Provided text:
—————
Majado de verde, also called just majado o majao, is a dish made by boiling green plantains, mashing them and then mixing them with refrito or sofrito of onions, garlic and achiote or annatto. Majado de verde, translates literally as mashed green plantains, is very popular breakfast and brunch dish; though I love it for lunch or even dinner. It is more common to find this majado or green plantain mash in the coastal areas of Ecuador; but it is also popular in the Highlands or Sierra. While majado is usually made with green plantains, it can also be made with green bananas.
Majado de verde or mashed plantains
- 3-4 green plantains peeled and cut in rounds (each plantain can be cut into 3-4 pieces)
- 1-2 tbs butter or oil
- 1 white onion diced
- 4 garlic cloves crushed
- ½ tsp achiote powder or ground annatto
- Salt and pepper to taste
- Fried egg
- Queso fresco
- Aji criollo hot sauce
- Boil the plantains for 30 minutes or until soft.
- Mash the plantains using a fork or potato masher. The consistency should have some small chunks, if it’s too smooth it will stick together.
- Prepare a refrito by heating the butter or oil over medium low heat, add the diced onion, crushed garlic, achiote or annatto, salt and pepper. Cook until the onions are soft and translucent, about 7-10 minutes.
- Add the mashed plantains to the refrito and cook for 10-12 minutes, stirring occasionally. Taste and add additional salt/pepper if needed.
- Serve immediately with a fried egg, slices of fresh cheese, avocado slices and aji criollo.
—————
Supplied material:

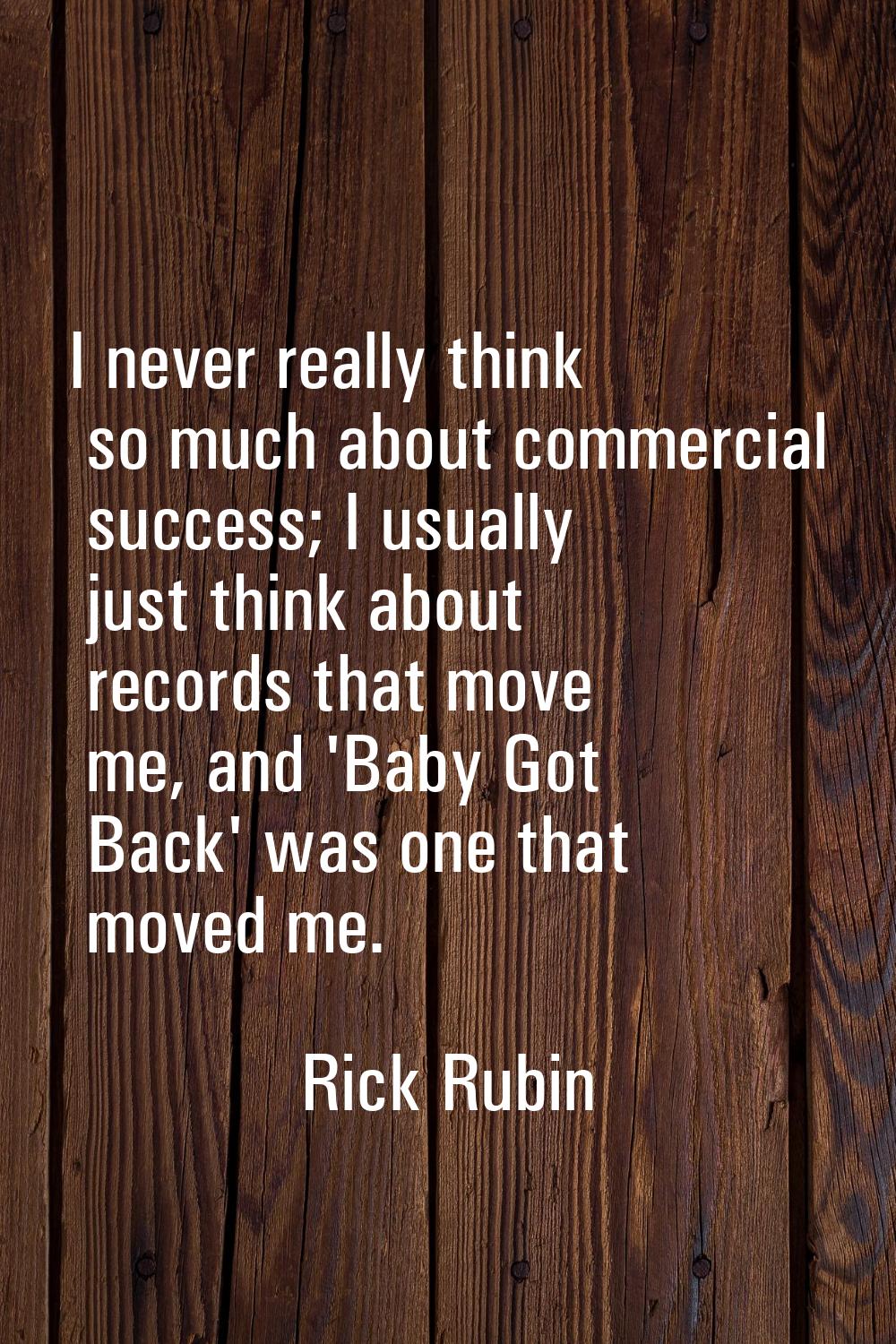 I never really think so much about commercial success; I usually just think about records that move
—————
Instructions for the task: In the majado de verde recipe, how long should the plantains be boiled?

Answer to this exercise: For 30 minutes, or until soft.